I still couldn't process. "What?"
"America is under attack," he said. "Terrorists are attacking us."
I took the phone to my husband who was reading his Bible and then turned on the radio. I tuned into the news station just in time to hear the announcer say, "The building...the building is falling!"
We didn't have a TV and I suddenly felt fear. I couldn't see what was happening. I bundled my little ones into my arms and we went over to our neighbor's house. He was getting ready for work and hadn't turned on his TV yet. We all watched in horrified silence.
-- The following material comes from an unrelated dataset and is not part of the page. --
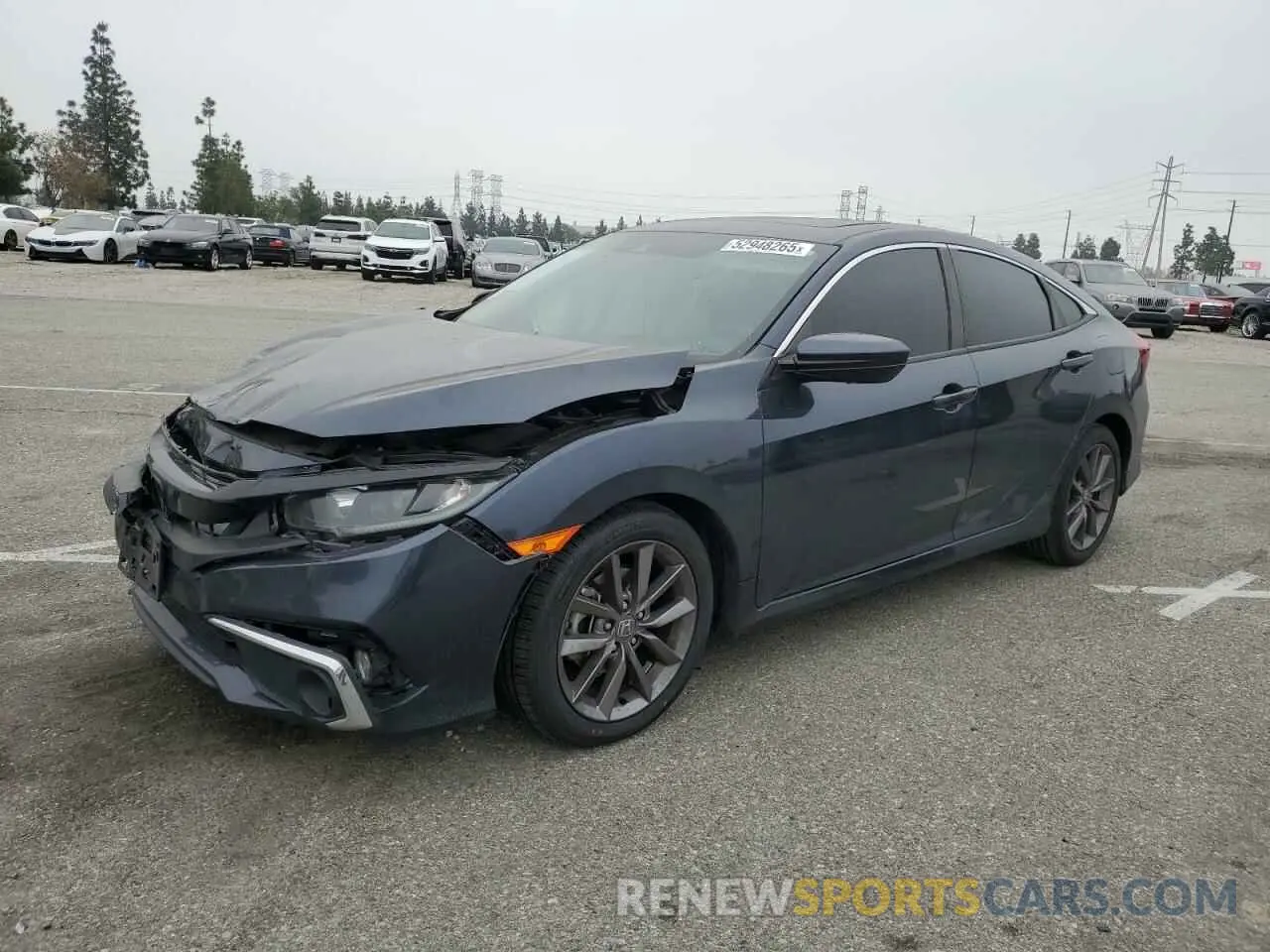 1 Photograph of a damaged car 19XFC1F33LE221547 HONDA CIVIC 2020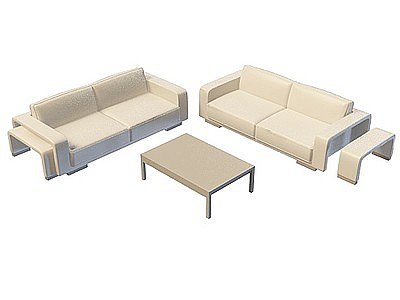 会议室沙发模型3d模型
And then we saw the Pentagon was on fire. That's when I got nervous. My brother-in-law was in D.C. I wanted to call my sister but my daughter was asking for breakfast and my son was crying.
I went back home, my mind reeling. I made breakfast for my daughter. My phone rang again. It was my Dad.
"Your sister hasn't heard anything. Can you go sit with her?"
I called my sister. She hadn't heard anything from her husband despite calling multiple times. She said she didn't need me to come visit, that she would call me as soon as she knew anything.
My husband left for work despite my pleas that he stay home. On the radio we were hearing that there could be multiple hijacked planes still in the air and I was afraid of one coming down in L.A.
I spent the day alone, fearful, listening to the radio, trying to tend my children. I remember praying for the families who lost loved ones and I remember praying for our country.
My Dad called again.
"This is an act of war," he said. "America is at war."
I started crying.
My sister finally called. Her husband had been riding his bike when he saw smoke rising from the Pentagon. People were fleeing the D.C. area and he had no way of getting out. Finally, a friend living in Virginia drove to a meet-up point and picked him up.
When my husband returned home from work, I was frazzled and weepy. The attacks had taken on a spiritual dimension for me. I thought for sure we were seeing the end of America--the predictions I'd heard from my childhood were all coming true.
On this 10 year anniversary, several things about the implications of 9/11 still amaze me:
- That there haven't been more terrorist attacks on U.S. soil
- That the U.S. is still fighting in Iraq and Afghanistan
- That it took 10 years to find Osama bin Laden
- That my oldest son, who was born in 2001, has never known a peacetime America
- That the fundamentalist church of my childhood fell apart shortly after 9/11 and I gained my freedom from religious oppression.
Let's build a little memorial of stories here in my comment box: Where were YOU on 9/11? Did 9/11 change your life? How?